#### Passage provided

PIR is based on the probabilistic variation of installation and performance aspects of building products, materials, and systems. PIR is found from the inputs displayed in the concept map, which reveals the breakdown of the influencing variables contributing to the definition of PIR (Fig. 1). The methods provided in this framework consider the difficulty of installation, variance in product performance, energy consumption as a result of performance, and a resulting probabilistic investment return. The value of performance can be used toward a probabilistic assessment to estimate the returns on product investment. Performance depends on the trade-off between installers’ knowledge and time spent on installation. The conceptual map of Fig. 1 reflects the process of how each part within the developmental process of the PIR value was considered in the overall framework.
Fig. 1. Flow chart of paper outline. The proposed performance metric is defined based on the total cost of a product installation and the associated energy savings.

########
#### Record extracts

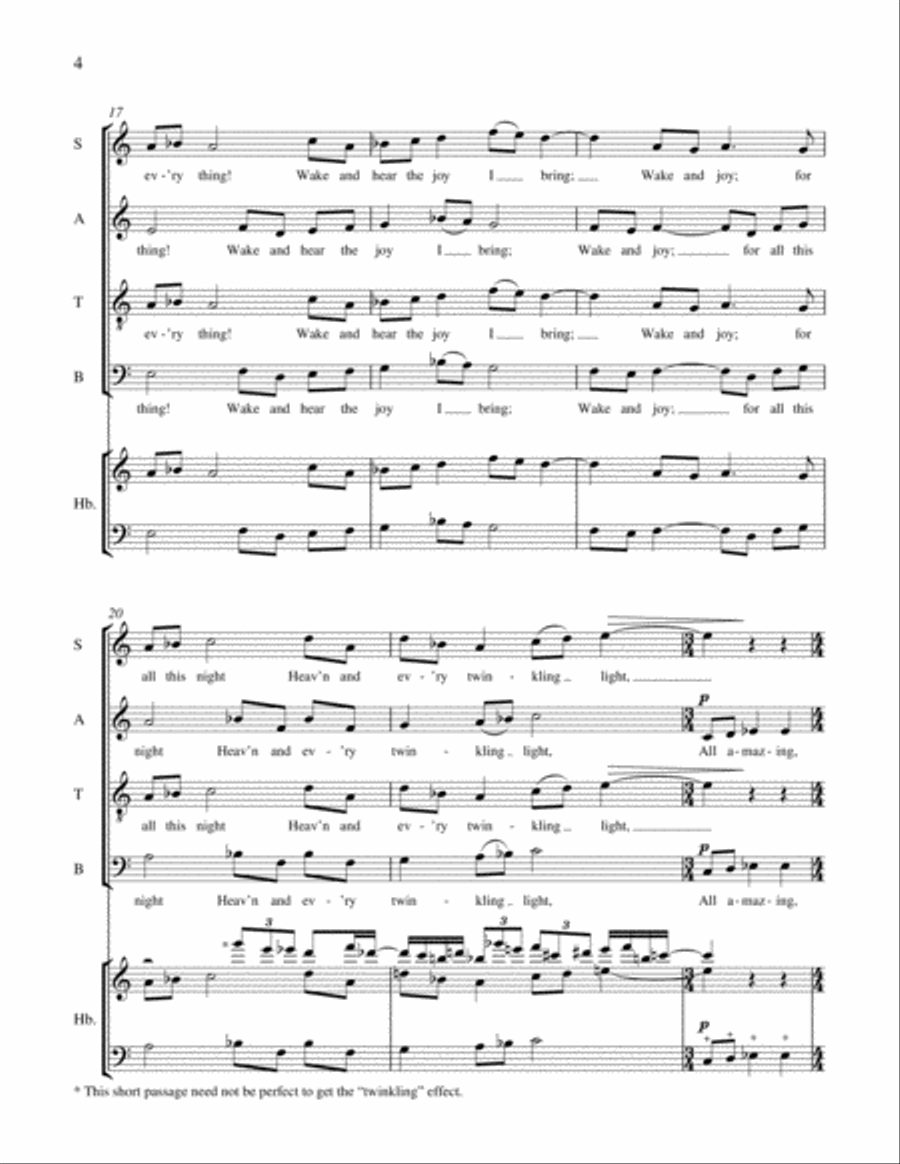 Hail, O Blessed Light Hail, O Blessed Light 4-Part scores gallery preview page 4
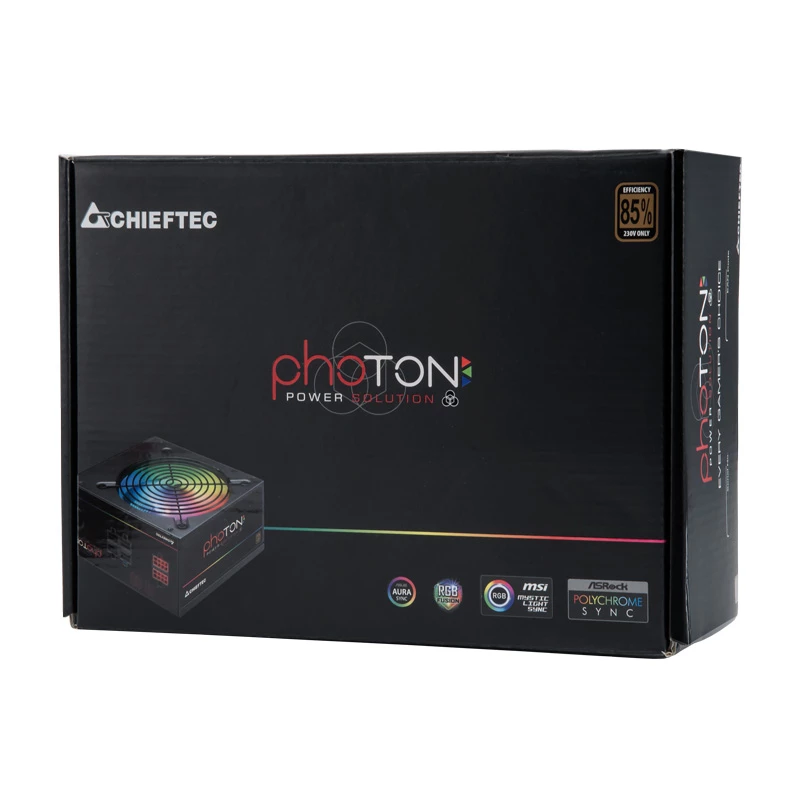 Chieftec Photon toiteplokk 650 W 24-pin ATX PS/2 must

########
#### Record extracts

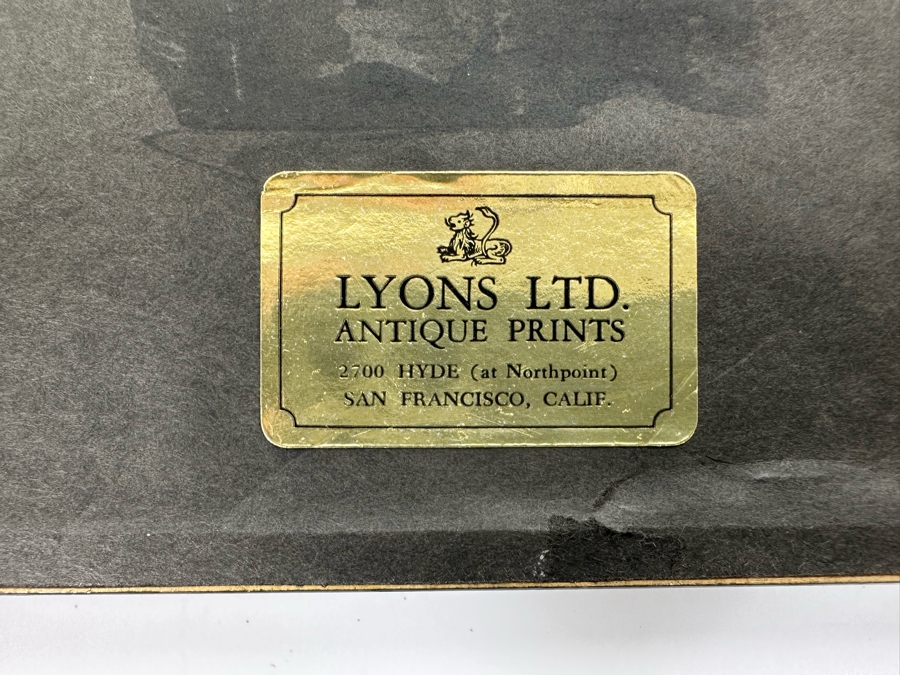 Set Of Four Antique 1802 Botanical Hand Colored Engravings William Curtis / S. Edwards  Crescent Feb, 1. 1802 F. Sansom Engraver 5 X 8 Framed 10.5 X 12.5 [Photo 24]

########
#### Record extracts

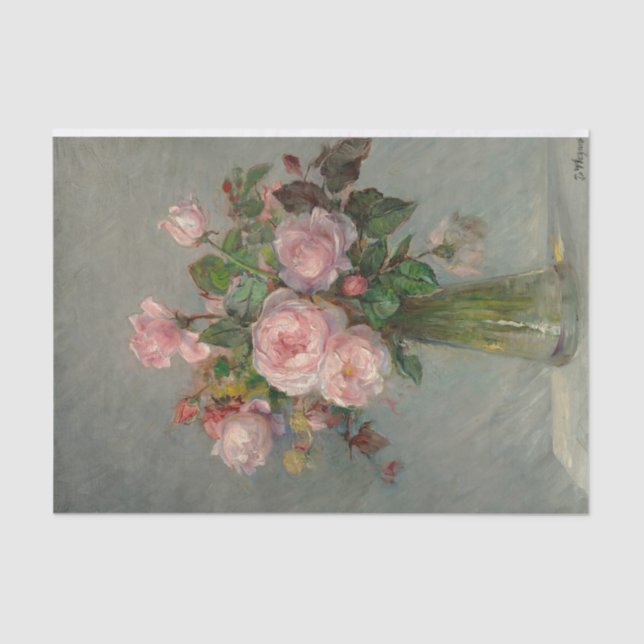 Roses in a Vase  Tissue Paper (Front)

########

--- Check your understanding ---
(1) In one to three sentences, explain from the passage on the PIR framework what the value of performance can be used for and what performance itself depends on.
(2) Extend the passage on the PIR framework, starting after its final sentence.
None of the data is needed for this work.

--- Answers for the exercise ---
(1) The value of performance can feed a probabilistic assessment that estimates the returns on a product investment. Performance itself depends on the trade-off between installers' knowledge and the time spent on installation.

(2)
Installation Cost Factors

The installation costs are impacted by the qualifications of the foremen on site. The impacts on installation cost cannot be evaluated in separate categories without overlap between qualification and experience. This is related to the installation quality and cost variation, which would later affect how efficiently a building system may conserve energy. Arguably, a more experienced and qualified worker will require higher pay rates, which impact the installation costs. The time component of this framework was determined to be inherently variable due to the nature of the installation process. There is not a finite maximum on the time scale to measure the installation time. Installers with different knowledge capacities utilize varying time allotments to install their products. However, because this framework applies to a range of different building products, the time was defined in a relative way that could be applied to all products. Time in this scenario is a dependent variable of reaching an output of desired product performance. The time required to install a product is correlated to an installer’s knowledge; knowledge is then regarded as an independent variable for this case. Classifying knowledge is quite complex, as measuring knowledge requires a scale to measure that ability. The proposed evaluation framework focuses on the comprehensive ability of installers based on their knowledge and experience.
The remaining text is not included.